Semana

Ricardo Silva Romero
24 de julio de 2007

En teoría uno, en Bogotá, no tendría nada de qué quejarse. En teoría habría que vivir en Manizales, en Pereira, en Montería, para decir en voz alta “acá no llegan las películas”, “no hay nada para ver en cine”, “en todos los teatros dan lo mismo” sin estar diciendo una mentira. En la práctica lo único que uno puede hacer es declararse sin palabras (decir en voz baja “me rindo”) ante la torpeza de una cartelera que parte de la base de que aquí nadie se queja. La triste verdad es que tenemos unos distribuidores valientes, con buenas ideas, con gustos arriesgados (que traen desde dramas iraquíes hasta terror japonés), pero que al tiempo soportamos unos exhibidores que menosprecian a las minorías, menosprecian a las mayorías y hacen lo que les da la gana con el tiempo, con las ilusiones y con la paciencia de los espectadores.
Lo mejor del caso, lo más esquizofrénico, es que esos “distribuidores valientes” y aquellos “exhibidores menospreciadores” pueden ser las mismas personas: la gente de Cine Colombia, por ejemplo, puede tener la lucidez de traer una obra tan interesante como Búsqueda desesperada (un largometraje de David Mammet sobre el secuestro), pero puede tener el descaro de anunciar su estreno meses y meses y meses (lo mismo hicieron con Tsotsi) sin encontrarle una sola sala en donde proyectarla, con convicción, con conocimiento de causa, durante un par de semanas. Nada, sin embargo, como lo que hicieron con las dos películas de Clint Eastwood sobre la batalla de Iwo Jima, nada como lo que hicieron con La conquista del honor y Cartas desde Iwo Jima.
¿Llegaron a alguna ciudad diferente de Bogotá? ¿Cuánto duraron en cartelera? ¿Una semana? ¿Dos? ¿Si no hubieran estado nominadas al Óscar, si no hubieran sido aplaudidas por los críticos de tantos países, las habrían traído a la capital de Colombia? ¿Para qué gastaron dinero promocionándolas en los periódicos? ¿Alguien aparte de nosotros, alguien que nada tenga que ver con revistas o periódicos o páginas web de cine, alcanzó a enterarse de que las estaban dando? ¿Alguien sabe de qué estoy hablando? Yo creo que no. Y creo que así, con sus confusiones, sus dilemas y sus desmanes, los exhibidores están dándoles a los cinéfilos la razón que les hacía falta para encogerse de hombros, para no volver a los teatros, para perderse en colecciones de dvd, en bajadores de Internet, en copias de copias de copias que se encuentran por ahí si uno en verdad está buscando.
Es así.

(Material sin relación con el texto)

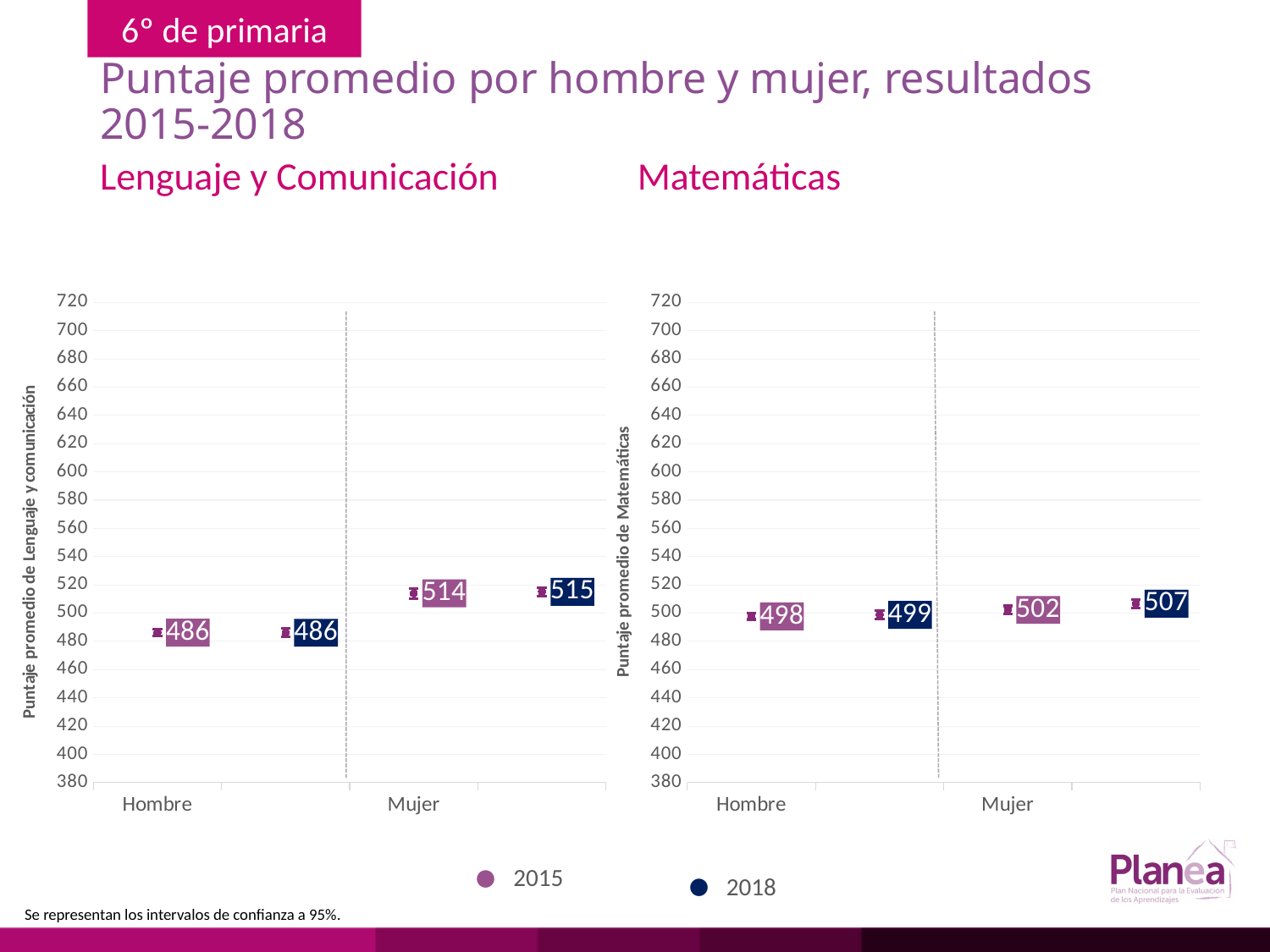
In the Matemáticas chart, is the 2015 value for Mujer larger or smaller than the 2018 value for Mujer? smaller In the Matemáticas chart, what is the difference between the 2018 values for Mujer and Hombre? 8 In the Lenguaje y Comunicación chart, what is the difference between the 2015 values for Mujer and Hombre? 28 In the Lenguaje y Comunicación chart, which category has the highest 2018 value? Mujer In the Matemáticas chart, which category has the lowest 2015 value? Hombre In the Matemáticas chart, what is the 2015 value for Hombre? 498 In the Matemáticas chart, what is the 2018 value for Mujer? 507 In the Lenguaje y Comunicación chart, what is the 2015 value for Hombre? 486 What is the y-axis title of the Matemáticas chart? Puntaje promedio de Matemáticas How many categories are shown on the x axis of the Matemáticas chart? 2 How many series does the legend list? 2 In the Lenguaje y Comunicación chart, what is the 2018 value for Mujer? 515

Ningún sistema de video, ni siquiera el dvd, logra hacernos vivir una experiencia similar a la que vivimos en las oscuridades de los cines. Pero la experiencia de los teatros es gobernada hoy en día por la dictadura de unos comerciantes que ni siquiera logran hacer todo el dinero que podrían. Nadie está pidiendo favores. Nadie está pidiendo mecenazgos. Nadie dice que no den en todos los teatros de todos los múltiplex las terceras partes de Shrek, Piratas del Caribe y El Hombre Araña. Nadie habla, mejor dicho, de responsabilidades sociales ni nada por estilo. Se habla de negocios. Se está diciendo que lo mejor para todos (lo mejor, incluso, para la salud del negocio) es que esas continuaciones taquilleras no sean lo único que haya.

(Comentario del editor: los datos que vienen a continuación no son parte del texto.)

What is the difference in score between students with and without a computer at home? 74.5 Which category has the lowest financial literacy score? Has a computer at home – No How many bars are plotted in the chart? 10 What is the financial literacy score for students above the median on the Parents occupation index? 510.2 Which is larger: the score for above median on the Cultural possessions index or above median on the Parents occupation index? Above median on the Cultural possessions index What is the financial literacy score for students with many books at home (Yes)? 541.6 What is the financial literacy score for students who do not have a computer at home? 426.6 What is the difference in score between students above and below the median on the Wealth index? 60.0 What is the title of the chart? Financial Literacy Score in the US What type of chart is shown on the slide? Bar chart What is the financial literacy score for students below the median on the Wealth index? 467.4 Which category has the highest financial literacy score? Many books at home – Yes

Los cinéfilos (favor no confundirlos más con los cineastas) son, según el diccionario, personas fieles al cine, personas que en verdad aman el cine. Pero los exhibidores, no solo acá, en todo el mundo, cometen el grave error de hacerlos a un lado, el grave error de dedicarles su energía entera a esos individuos (y nada tengo yo en contra de ellos) que solo van a los teatros porque es un buen plan de viernes en la noche. Es un “grave error”, digo, porque la gente en busca de entretenimiento es la menos leal que se consigue en la sociedad, porque planes de viernes en la noche es lo que hay, y apostarles todo a ellos, a los desplaneados, parece ser un atajo hacia el fin de una industria a la que cada vez le interesan menos sus productos.